Prototype (simulation)

Figure  performance : each bar  prefect cache with unlimited ports, 64K cache with unlimited ports, 64K with 8 ports, 64K with 4 ports, 64K with 2 ports)   The cache with 64K 4 ports seems to be adequate.

Trace Processor (U. of Wisconsin at Madison)

Use multiple, distributed on-chip cores.  Each simultaneously executes  a different trace.  One core executes traces speculatively. microarchitecture
instruction preprocessing : form a trace, check data dependency, reordering, get resource.
trace cache
next trace prediction :  predict multiple branches per cycle
instruction dispatch :  register renaming, predict trace's input data values, data speculation

Figure  each processor issues 4 inst/cycle.  four pro. issue 16 inst/cycle, no benchmark result

Vector IRAM  ( U. of California at Berkeley, D. Patterson)

CPU speed up 60% per year, memory speed up 7% per year.  The gap is filled by cache memory.  However large off chip and cache  has limit. Half area of Alpha chip is cache.  MIPS R5000 compared to MIPS R10000  (out of order speculative)  R10K has 3.43 times more area but performance gain only 1.64 (SpecInt95 rating)

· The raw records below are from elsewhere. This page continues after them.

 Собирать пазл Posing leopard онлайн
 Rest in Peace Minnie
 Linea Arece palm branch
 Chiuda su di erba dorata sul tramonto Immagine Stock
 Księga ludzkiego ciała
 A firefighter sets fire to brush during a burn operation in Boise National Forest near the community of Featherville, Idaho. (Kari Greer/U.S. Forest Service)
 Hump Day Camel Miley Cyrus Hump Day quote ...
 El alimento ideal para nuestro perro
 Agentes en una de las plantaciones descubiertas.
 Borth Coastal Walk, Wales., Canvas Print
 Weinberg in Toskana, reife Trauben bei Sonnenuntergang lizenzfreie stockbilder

The fact that DRAM can accommodate 30 to 50 times more data than the same chip area devoted to caches (SRAM) so it should be treated as main memory..  On chip memory can support high bandwidth (50 - 200 times) , low latency (5 to 10 times) by using a wide interface and eliminating the delay of pads and buses.

speed up by vectorization

SPECint95  42%
m88ksim  36%
PGP  vector outperforms superscalar, vector uses only 10% die area.
Advantage : V-IRAM

Figure Vector I-RAM

Simultaneous multi thread (SMT)

Augment wide superscalar to execute instructions from multiple threads on control concurrently, dynamically selecting and executing instructions from many active threads simultaneously.  To run multi-thread, it is required to save process states, e.g. Program counter, Registers.  There are 8 duplicated unit for PC and Registers.

Figure SMT

One chip multiple processors CMP (Stanford)

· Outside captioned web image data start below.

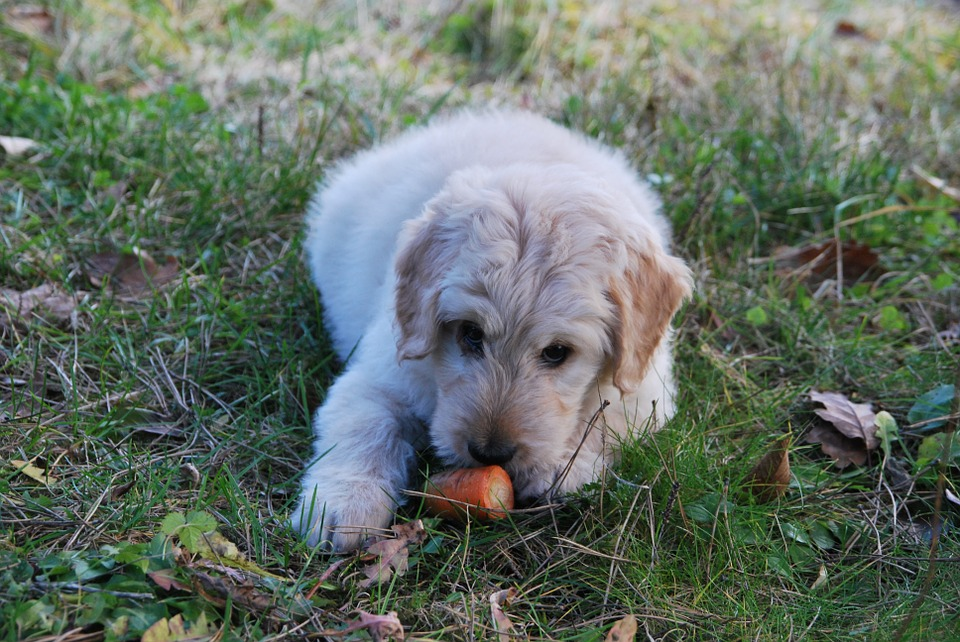 Dog, Carrot, Playing, Grass, Animal, Funny, Pet, Food
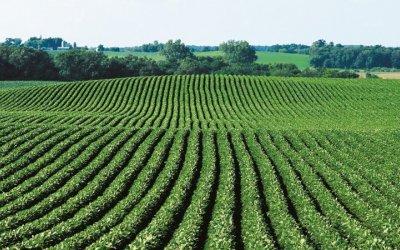 Syngenta responde a anuncio de Monsanto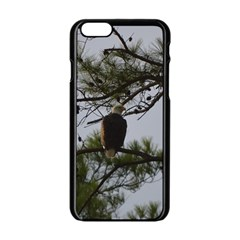 Bald Eagle 4 Apple Iphone 6 Black Enamel Case by timelessartoncanvas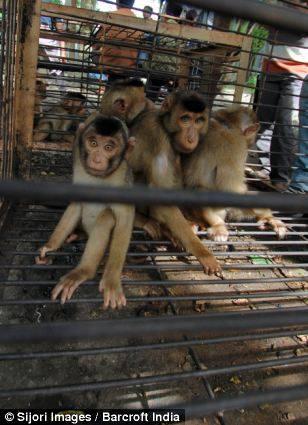 scimmie cocco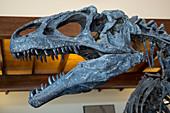 Allosaurus dinosaur fossil display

multiple (16) simple, fast processor.  Each couples to a small, fast level-one cache.  All processors share a larger level-two cache. exploiting parallelism
  1. in a single application : instruction level parallelism, data-independent loop iteration : loop level parallelism. These two factors :  instruction window size
  2. thread-level parallelism  : A compile can simulate a single large instruction window by multiple smaller instructio windows -- one for each tread.
  3. process-level parallelism (coarse grain) : independent applications  running in independent processes controlled by OS.
advantage : disadvantage
it is slower than SMT when running code that cannot be multithreadd, because only one processor can be targeted to the task.


Superscalar


CMP

Figure Comparing superscalar, SMT and CMP under similar resource

Figure Performance comparison

Raw (MIT)

Highly parallel, hundreds of very simple processors coupled with small on chip memory. Each processor has a small bank of configurable logic.  It does not use ISA.  A program is compiled to hardware.  The compiler schedules communication.  Limit by compiler.  Whether this type of architecture is effective for the future workload is remained an open question.

Figure Comparing RAW (a) with superscalar (b) and multi processors (c)

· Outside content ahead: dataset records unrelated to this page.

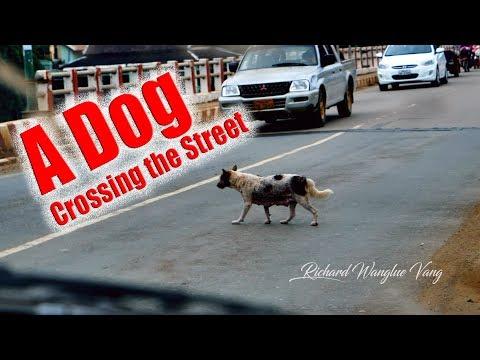 RWV: A dog is crossing the street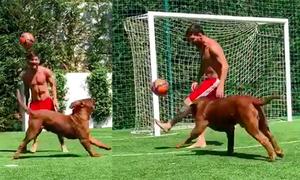 Messi lừa bóng qua chó
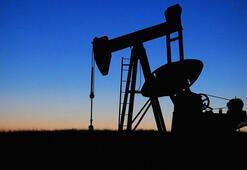 ABD petrol stokları 0.95 milyon varil yükseldi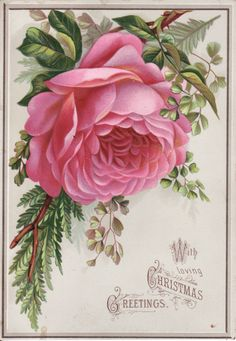 Antique Victorian Scrap Picture Card Christmas Large Pink Rose Fern | eBay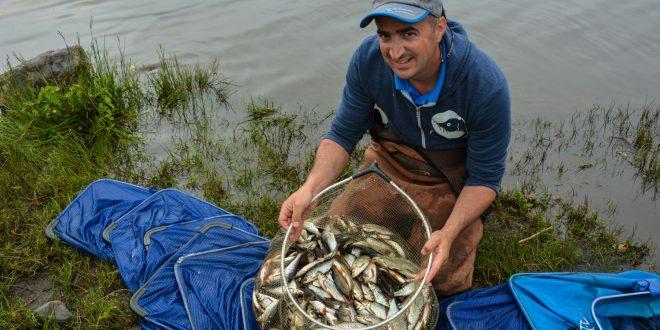 lough-allua-feeder-petits-poissons-12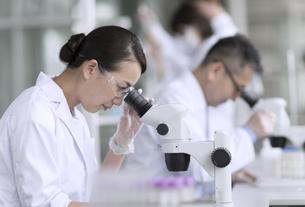 顕微鏡を使って研究をしている女性研究員の写真素材 [FYI02970270]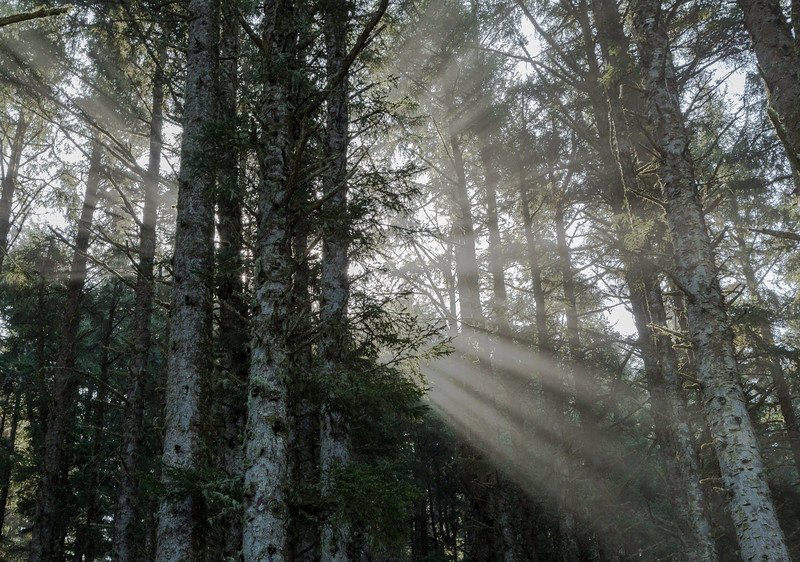 Filtered Sitka Spruce Sun Rays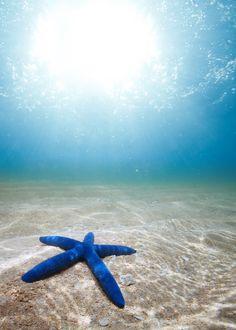 Starfish deep underwater by Novikov Sergey, via 500px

Prototype : 64 Xilinx 4013 FPGA (10,000 gates each) 25 MHz
speed up compared to Sun Sparc 20/71
Life  600 X  :  +32X bit level, +32X parallelism, + 22X configurability , -3X slow FPGA clock, -13X communication overhead.

Benchmark
Hardware prototype 25 MHz (Xilinx 4013) compares to software executing on 2.82 SPECint95 SparcStation (Sparc 20/71)
 
Benchmark data width (bits) no. of elements speed up over sw
binary heap 32 15 1.26
bubble sort  32 64 7
DES encryption 64 4 7
integer FFT  3 4 9
Jacobi  16x16 8 256 230
Conway's life 1 1024 597
integer matrix mul 16 16 90
merge sort 32 14 2.6
n queens 1 16 3.96
single-source shortest path 16 16 10
multiplicative shortest path 16 16 14
transitive closure 1 512 398

Conclusion

The rate of progress is very fast, the radical models of architecture that will be dismissed a few years ago are now feasible.  It is interesting to explore the trends that will affect future architectures and the space of these architectures.  On-chip transistor budgets will soon allow virtually anything to be implemented -- the limit will be mainly the designer's imagination.